*** Opening of Recorded information ***

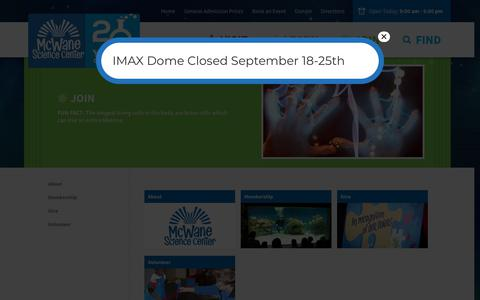 Screenshot of Signup Page mcwane.org - Join | McWane Science Center - captured Sept. 25, 2018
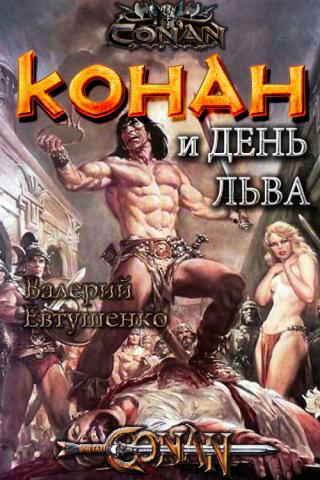 Конан и день льва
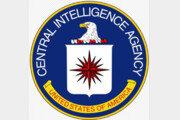 "CIA, 中스파이 활동 전담부서 창설에…""中 인민전쟁 촉구"" SCMP"
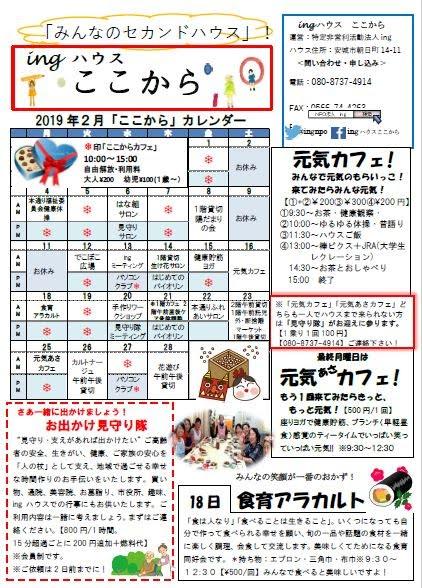 http://npoing.web.fc2.com/201902kokokara.pdf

*** Close of Recorded information ***

## Exercise instructions:
This task calls for an exact copy of the data above, without pictures.

## Task output:
 Screenshot of Signup Page mcwane.org - Join | McWane Science Center - captured Sept. 25, 2018
 Конан и день льва
 "CIA, 中스파이 활동 전담부서 창설에…""中 인민전쟁 촉구"" SCMP"
 http://npoing.web.fc2.com/201902kokokara.pdf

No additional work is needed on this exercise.